**Selection**
We like to talk about Paul’s tentmaking as a means to support himself, but I don’t think I’ve ever heard anyone comment that it was a husband-wife tentmaking operation that he joined:

After these things Paul departed from Athens and went to Corinth. And he found a certain Jew named Aquila, born in Pontus, who had recently come from Italy with his wife Priscilla (because Claudius had commanded all the Jews to depart from Rome); and he came to them. So, because he was of the same trade, he stayed with them and worked; for by occupation they were tentmakers. (Acts 18.1 – 3, NKJV)

“By occupation, THEY were tentmakers.”

In our family, June’s piano teaching studio helped put our last kid through college and later helped us pay off our house.

Kudos to all of God’s women out there making important contributions inside and outside the home, as I wrote in this year’s Mother’s Day tribute.

Who can find a virtuous wife? For her worth is far above rubies. The heart of her husband safely trusts her; So he will have no lack of gain. She does him good and not evil All the days of her life. (Proverbs 31.10 – 12, NKJV)

The Wisdom of Proverbs

A few random observations from Proverbs. First, I’d never seen this connection between something Jesus said and a proverb written long before.

Do not exalt yourself in the presence of the king, And do not stand in the place of the great; For it is better that he say to you, “Come up here,” Than that you should be put lower in the presence of the prince, Whom your eyes have seen. (Proverbs 25.6, 7, NKJV)

Jesus expands on it…

So He told a parable to those who were invited, when He noted how they chose the best places, saying to them: “When you are invited by anyone to a wedding feast, do not sit down in the best place, lest one more honorable than you be invited by him; and he who invited you and him come and say to you, ‘Give place to this man,’ and then you begin with shame to take the lowest place. But when you are invited, go and sit down in the lowest place, so that when he who invited you comes he may say to you, ‘Friend, go up higher.’ Then you will have glory in the presence of those who sit at the table with you. For whoever exalts himself will be humbled, and he who humbles himself will be exalted.” (Luke 14.7 – 11, NKJV)

**Exercise tasks**
1. In the blog post on Paul's tentmaking and Proverbs, what trade did Aquila and Priscilla practice?
2. Write the next part of the blog post on Paul's tentmaking and Proverbs, starting after the passage from Luke.
The material is separate from the blog post.

**Dataset content**
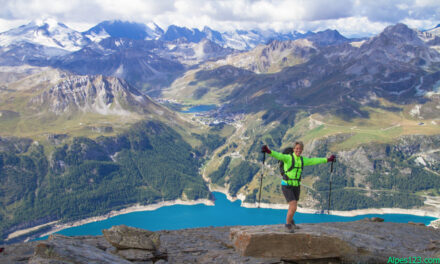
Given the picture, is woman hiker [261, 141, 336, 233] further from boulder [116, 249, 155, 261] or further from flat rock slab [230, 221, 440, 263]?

**Answers to the tasks**
1. They were tentmakers, the same trade as Paul.

2.
James does the same thing – expand on a proverb:

Do not boast about tomorrow, For you do not know what a day may bring forth. (Proverbs 27.1, NKJV)

As with Jesus’ expansion of Proverbs 25.6, 7, the James version is more detailed:

Come now, you who say, “Today or tomorrow we will go to such and such a city, spend a year there, buy and sell, and make a profit”; whereas you do not know what will happen tomorrow. For what is your life? It is even a vapor that appears for a little time and then vanishes away. Instead you ought to say, “If the Lord wills, we shall live and do this or that.” But now you boast in your arrogance. All such boasting is evil. (James 4.13 – 16, NKJV)

Finally, Proverbs 27 contains verses which encouraged The Navigators, especially in the old days, to give specific correction to one another:

Open rebuke is better than love carefully concealed. Faithful are the wounds of a friend, but the kisses of an enemy are deceitful. A satisfied soul loathes the honeycomb, but to a hungry soul every bitter thing is sweet…As iron sharpens iron, so a man sharpens the countenance of his friend. (Proverbs 27.5 – 7, 17 NKJV)

The concept is supported in Proverbs 15:

The ear that hears the rebukes of life will abide among the wise. He who disdains instruction despises his own soul, but he who heeds rebuke gets understanding. (Proverbs 15.31, 32, NKJV)

Proverbs 29 opens with a warning on not receiving rebuke:

He who is often rebuked, and hardens his neck, Will suddenly be destroyed, and that without remedy. (Proverbs 29.1, NKJV)

Good stuff all, as promised:

The proverbs of Solomon the son of David, king of Israel: To know wisdom and instruction, To perceive the words of understanding, To receive the instruction of wisdom, Justice, judgment, and equity; To give prudence to the simple, To the young man knowledge and discretion— A wise man will hear and increase learning, And a man of understanding will attain wise counsel, To understand a proverb and an enigma, The words of the wise and their riddles. The fear of the LORD is the beginning of knowledge, But fools despise wisdom and instruction. (Proverbs 1.1 – 7, NKJV)

How a House Is Built

We got caught up in living ARTFULLY and haven’t really written much from our Proverbs readings. Maybe it’s that most of the proverbs are self-explanatory and don’t need my extra verbiage!

I do like Proverbs 24, which opens with something June and I have built a marriage seminar around:

Through wisdom a house is built, And by understanding it is established; By knowledge the rooms are filled With all precious and pleasant riches. (Proverbs 24.3, 4, NKJV)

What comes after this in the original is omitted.